_EXERCISE BRIEF_
With all images omitted, write out the records word for word.

_SUPPLIED DATA_
►

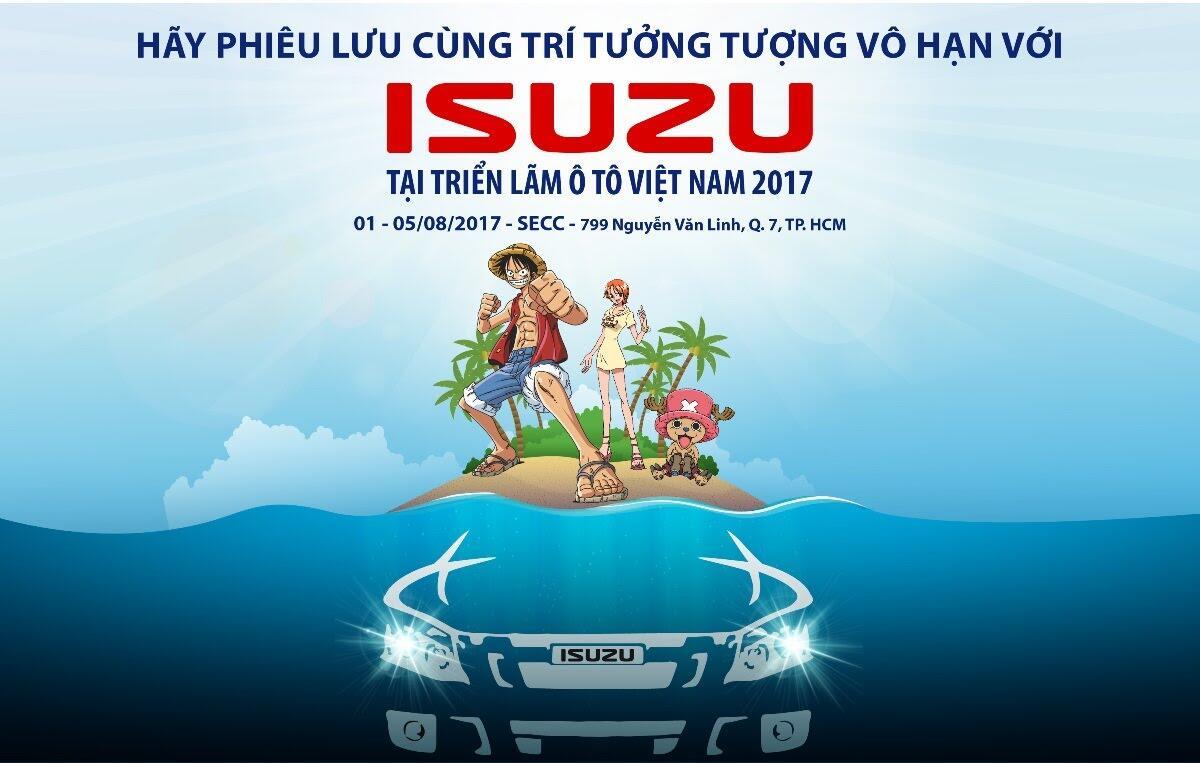 """Dự đoán về """"át chủ bài"""" bí ẩn của Isuzu tại triển lãm ô tô Việt Nam 2017? - Hình 2"""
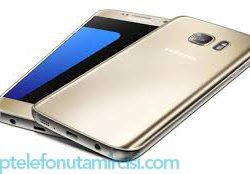 Samsung S7 Isınma Sorunları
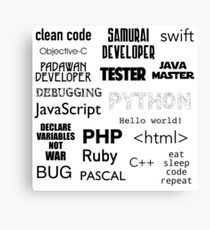 Programming languages. Quotes Canvas Print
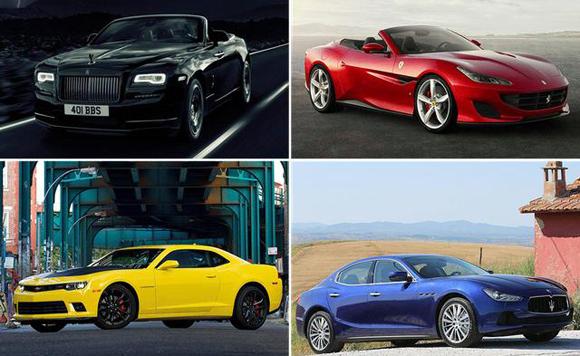 什么颜色最安全?买车必知的颜色常识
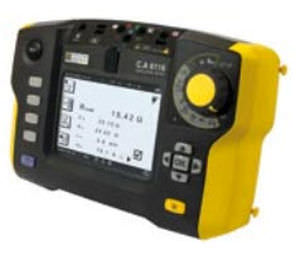electric tester / for electrical installations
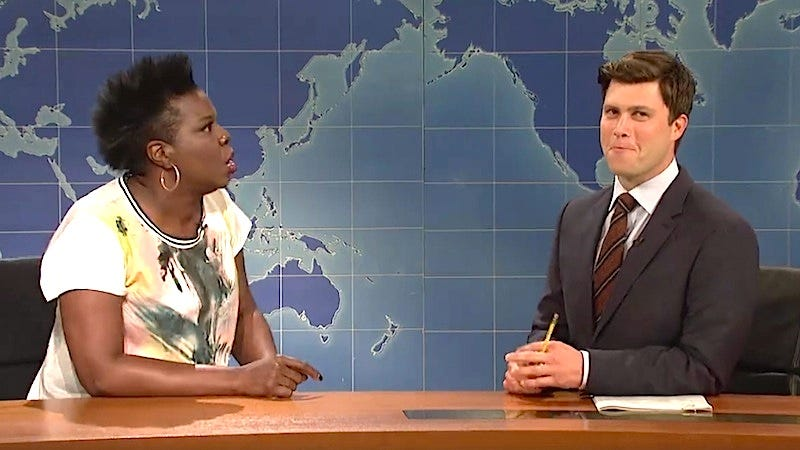 Illustration for article titled Here's an Adorable Compilation of All the Times Leslie Jones Has Made Colin Jost Blush on Live TV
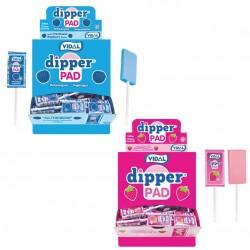 Almofada do Dipper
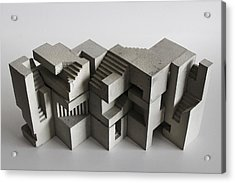 Soma Structure 8 Acrylic Print by David Umemoto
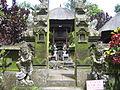 Bali-tempel.jpg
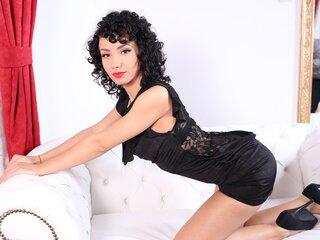 AnastasyaGlamour porn jasmine pics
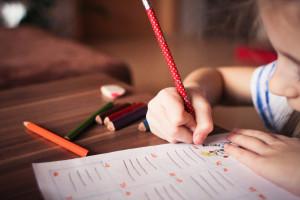 Powiat siemiatycki: uczniowie z czterech szkół pod opieką dentysty
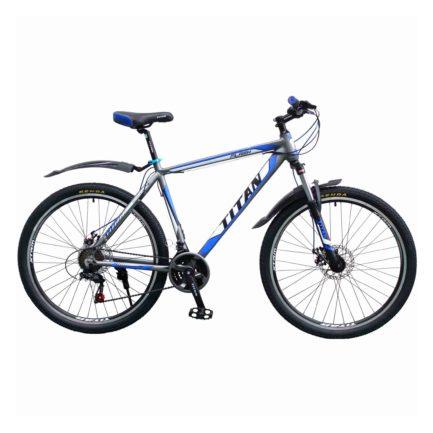 Фото Горный Велосипед Titan Flash 29 черно-бело-синий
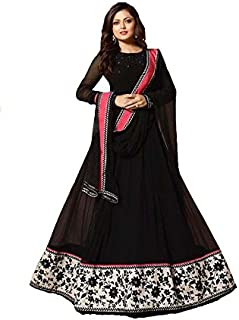 Generic Women's Georgette Fabric Embroidered and Heavy Diamond Work Anarkali Suit (LNF067, Black, 3XL)
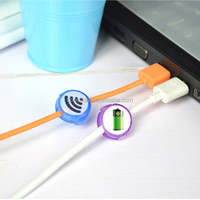 hot sales colorful multipurpose fixing plastic wall cable drop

◄

_WRITTEN RESPONSE_
 """Dự đoán về """"át chủ bài"""" bí ẩn của Isuzu tại triển lãm ô tô Việt Nam 2017? - Hình 2"""
 Samsung S7 Isınma Sorunları
 Programming languages. Quotes Canvas Print
 什么颜色最安全?买车必知的颜色常识
electric tester / for electrical installations
 Illustration for article titled Here's an Adorable Compilation of All the Times Leslie Jones Has Made Colin Jost Blush on Live TV
 Almofada do Dipper
 Soma Structure 8 Acrylic Print by David Umemoto
 Bali-tempel.jpg
 AnastasyaGlamour porn jasmine pics
 Powiat siemiatycki: uczniowie z czterech szkół pod opieką dentysty
 Фото Горный Велосипед Titan Flash 29 черно-бело-синий
 Generic Women's Georgette Fabric Embroidered and Heavy Diamond Work Anarkali Suit (LNF067, Black, 3XL)
 hot sales colorful multipurpose fixing plastic wall cable drop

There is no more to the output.